Es llamativo que algunos de estos elementos aparezcan con insistencia en los poemas, evidentemente con la intención de alcanzar coherencia con un poema extenso que va dibujando un fondo, un boceto donde la realidad ocurre: sopa (sobre todo la que se enfría), gallo, perro, yegua, mosca, moscardón, sangre, padre, hermana, enjambre, piedra, dientes, sin disminuir la intensidad con que son dichas o repetidas como para marcar o indicar la persistencia de los golpes que, como en el gran Vallejo, “caen fuertes…”y se forman parte del relincho, del grito, del temblor, de la lengua, pese a que “las piedras no se dejan conmover tan fácilmente”.

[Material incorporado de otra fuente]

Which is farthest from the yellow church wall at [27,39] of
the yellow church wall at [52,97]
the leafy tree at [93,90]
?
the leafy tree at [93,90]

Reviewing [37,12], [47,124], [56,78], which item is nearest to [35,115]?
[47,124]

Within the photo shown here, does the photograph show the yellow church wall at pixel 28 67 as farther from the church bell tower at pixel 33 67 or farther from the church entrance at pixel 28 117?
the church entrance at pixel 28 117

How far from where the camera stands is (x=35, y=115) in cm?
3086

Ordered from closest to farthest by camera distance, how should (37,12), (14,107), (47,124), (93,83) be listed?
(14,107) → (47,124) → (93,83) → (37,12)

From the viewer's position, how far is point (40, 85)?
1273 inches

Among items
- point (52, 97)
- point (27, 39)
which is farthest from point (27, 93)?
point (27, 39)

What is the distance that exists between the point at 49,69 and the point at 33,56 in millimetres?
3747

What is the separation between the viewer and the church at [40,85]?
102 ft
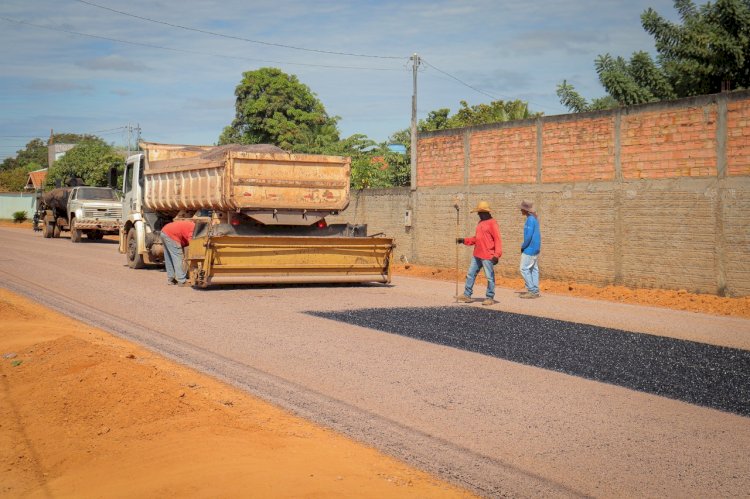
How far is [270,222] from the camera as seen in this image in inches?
654

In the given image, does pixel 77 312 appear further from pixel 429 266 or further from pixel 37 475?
pixel 429 266

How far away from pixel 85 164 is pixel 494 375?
63329mm

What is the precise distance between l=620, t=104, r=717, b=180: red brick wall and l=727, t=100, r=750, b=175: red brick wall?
305mm

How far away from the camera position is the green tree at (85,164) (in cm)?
6243

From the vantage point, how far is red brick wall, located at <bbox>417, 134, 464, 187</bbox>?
70.5 feet

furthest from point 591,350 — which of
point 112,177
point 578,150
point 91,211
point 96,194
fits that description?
point 96,194

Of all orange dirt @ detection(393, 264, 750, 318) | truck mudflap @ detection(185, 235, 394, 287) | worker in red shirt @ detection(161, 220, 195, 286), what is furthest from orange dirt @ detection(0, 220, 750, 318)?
worker in red shirt @ detection(161, 220, 195, 286)

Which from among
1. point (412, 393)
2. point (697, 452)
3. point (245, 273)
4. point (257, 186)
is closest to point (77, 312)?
point (245, 273)

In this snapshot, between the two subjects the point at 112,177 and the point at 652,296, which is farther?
the point at 112,177

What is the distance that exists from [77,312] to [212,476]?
8703mm

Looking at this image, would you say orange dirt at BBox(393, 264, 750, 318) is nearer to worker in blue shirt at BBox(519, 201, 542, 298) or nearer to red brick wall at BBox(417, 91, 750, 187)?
worker in blue shirt at BBox(519, 201, 542, 298)

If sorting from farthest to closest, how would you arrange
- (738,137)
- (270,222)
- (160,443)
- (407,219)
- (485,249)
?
(407,219)
(270,222)
(738,137)
(485,249)
(160,443)

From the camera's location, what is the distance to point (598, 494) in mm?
4883

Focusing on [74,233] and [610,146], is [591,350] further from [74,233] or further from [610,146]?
[74,233]
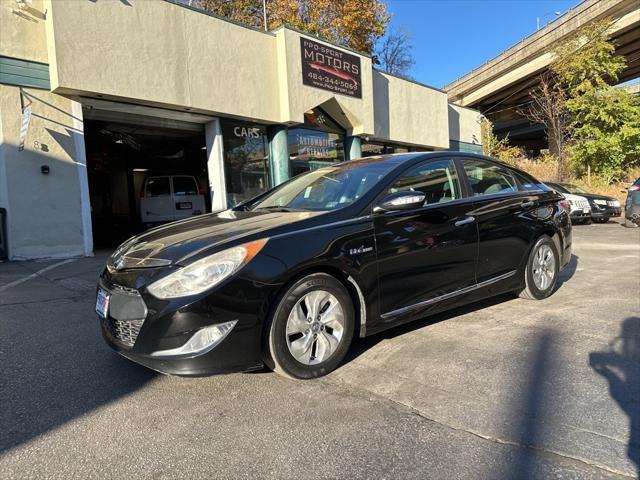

La idea de conjunto y la de unidad o individualidad confrontan en muchas ocasiones el caudal de paradojas o desarrollo de contrarios con la aparente intención de mostrar lo perdidos que, como sociedad, estamos:
¡Los enjambres andan huérfanos
y no hay panal ni colmena!
Más tarde, el diálogo enriquecedor y clarificador es con Títiro en Los discursos. La palabra torna a su realidad y abre posibles salidas, aporta la comprensión de la invocación inicial. Se oye cómo encara la verdad en El derrumbe:
“Mas, tus estrofas sáficas, escritas
en horas de penumbra, son leídas
cual meros documentos de una época
difícil, pero digna de memoria.”
En tiempos en que algunos advierten un distanciamiento de la poesía ante la realidad del hombre actual, Mala Siembra prueba lo contrario al construir un universo poético en donde la crítica esencial se centra en la miseria y la pobreza humanas, no solo observadas sino vividas, que alcanzan variadas connotaciones en tiempos “en que escasea el alma y sobran cuerpos”. Alma que por lo demás “es patrimonio de los ricos”, aunque “el pobre será rico en su pobreza”, porque el hombre ha perdido el norte, ha perdido perspectiva, la cercanía y valoración de lo inmediato y familiar que conviven con lo trascendente o la necesidad de ello. Regresar a dicho cobijo y a su historia, a un encuentro real con la divinidad, a estar presente en la vida son las posibilidades más ciertas que la voz poética de esta obra propone como rescate o salida a un entorno humano que olvida su tierra donde siembra y ha sido sembrado, la verdad, la justicia y la fe, tal como se afirma en Plegaria:
¡Dame, Señor, por fin, tu peñascazo
Antes que me lo den las emperradas!
Si yo soy caballo y tú el guascazo
¡Tú eres la piedra y yo soy la pedrada!
Podemos afirmar, finalmente, que Rafael Rubio escribe desde siempre, desde la sangre, desde la herencia, desde la poética suya ancestral que cobra cuerpo textual en el poema. Mala Siembra es muy de tierra y de verdades para el hombre a quien le falta y sobra todo. Al parecer, despertar tras el rayo y el trueno es el primer avistamiento de una salida a la indolencia y a la pérdida, “porque en la sombra el hombre aguza el ojo/ y el ojo azota más que la pedrada”.
Como vemos, hay mucho por decir todavía acerca de este valioso poemario que, como toda obra lograda que se aquilata con el tiempo, irá diciéndonos más acerca de la vida, de nosotros mismos y de los misterios que nos acompañan, para lo cual la poesía está hecha.